26.01.2022 05:30, — Artikel ausdrucken E-Mail verschicken

Nicht nur in Deutschland waren die Schulen wegen Corona geschlossen. Auch in anderen Ländern war das so, oft sogar viel länger als bei uns. Zwei Kinder aus dem Land Indien berichten davon.

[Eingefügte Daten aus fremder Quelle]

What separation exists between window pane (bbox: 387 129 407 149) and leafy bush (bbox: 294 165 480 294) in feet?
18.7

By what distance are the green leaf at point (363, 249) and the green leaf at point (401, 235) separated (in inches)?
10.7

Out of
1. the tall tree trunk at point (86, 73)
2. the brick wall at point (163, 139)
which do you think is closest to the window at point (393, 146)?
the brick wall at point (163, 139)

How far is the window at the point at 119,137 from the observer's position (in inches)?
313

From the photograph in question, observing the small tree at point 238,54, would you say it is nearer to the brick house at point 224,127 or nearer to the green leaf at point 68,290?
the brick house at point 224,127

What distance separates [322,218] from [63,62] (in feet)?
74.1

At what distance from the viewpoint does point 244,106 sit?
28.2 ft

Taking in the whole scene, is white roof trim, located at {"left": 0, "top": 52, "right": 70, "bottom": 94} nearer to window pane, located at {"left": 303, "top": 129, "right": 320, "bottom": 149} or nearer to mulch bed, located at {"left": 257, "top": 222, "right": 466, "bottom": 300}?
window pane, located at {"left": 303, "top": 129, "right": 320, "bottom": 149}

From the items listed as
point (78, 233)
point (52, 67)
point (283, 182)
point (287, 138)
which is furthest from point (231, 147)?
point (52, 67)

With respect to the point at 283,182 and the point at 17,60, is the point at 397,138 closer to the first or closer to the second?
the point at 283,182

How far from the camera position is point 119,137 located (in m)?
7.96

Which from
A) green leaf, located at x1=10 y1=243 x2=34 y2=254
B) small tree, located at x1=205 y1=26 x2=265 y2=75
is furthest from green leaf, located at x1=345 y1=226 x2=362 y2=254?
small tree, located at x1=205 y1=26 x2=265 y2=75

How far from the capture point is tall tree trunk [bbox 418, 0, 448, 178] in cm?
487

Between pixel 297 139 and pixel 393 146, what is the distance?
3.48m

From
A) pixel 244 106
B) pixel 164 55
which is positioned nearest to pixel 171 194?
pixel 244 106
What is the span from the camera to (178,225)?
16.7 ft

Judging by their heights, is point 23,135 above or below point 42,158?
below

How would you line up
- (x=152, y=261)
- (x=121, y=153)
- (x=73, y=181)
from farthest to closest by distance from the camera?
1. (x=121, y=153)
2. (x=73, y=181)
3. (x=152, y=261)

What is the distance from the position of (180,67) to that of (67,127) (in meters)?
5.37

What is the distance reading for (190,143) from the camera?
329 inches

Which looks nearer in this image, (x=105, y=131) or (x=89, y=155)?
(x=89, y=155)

Die Regierung des Bundesstaates hat die Wiedereröffnung der Schulen angekündigt. Im Land Indien werden die Klassenzimmer oft besprüht, ehe Kinder rein dürfen. Das soll gegen Corona helfen.  Foto: Monojit Kumar Saha/PTI/dpa
Die Regierung des Bundesstaates hat die Wiedereröffnung der Schulen angekündigt. Im Land Indien werden die Klassenzimmer oft besprüht, ehe Kinder rein dürfen. Das soll gegen Corona helfen. Foto: Monojit Kumar Saha/PTI/dpa

Rudransh und Reyansh haben ihr Klassenzimmer noch nie von innen gesehen. Dabei gehen die siebenjährigen Zwillinge jetzt in die erste Klasse. Schuld daran ist Corona. Die Zwillinge wohnen im Land Indien. Seit Beginn der Krise sind in ihrem Heimatort Pune Kindergärten und Grundschulen geschlossen. Rudransh und Reyansh lernen nur zu Hause vor dem Computer. „Wir möchten unsere Freunde treffen und auf dem Schulhof spielen“, sagt Rudransh. Sein Zwillingsbruder erklärt: „Wir wollen mal unsere Lieblingslehrerin treffen.“ Dann könnte die Lehrerin ihnen einen Stern für richtig gemachte Hausaufgaben geben. Momentan müssen sie sich selbst mit einem Stern im Übungsheft belohnen. Wie den beiden geht es vielen Kindern in dem asiatischen Land. Während in Deutschland die Schulen ungefähr vier Monate lang zu waren, blieben sie in Indien oft viel länger dicht. Einige Schulen machten nach neun Monaten wieder auf, andere erst nach 19 Monaten. Manche Kinder hatten nun fast zwei Jahre keinen normalen Unterricht. Die Zwillinge gehören zu den reicheren Familien in Indien und konnten deswegen in der Zeit mit einem Computer lernen. Auch kümmerten sich ihre Lehrerinnen und Lehrer darum, Aufgaben zu schicken und Online-Unterricht zu geben.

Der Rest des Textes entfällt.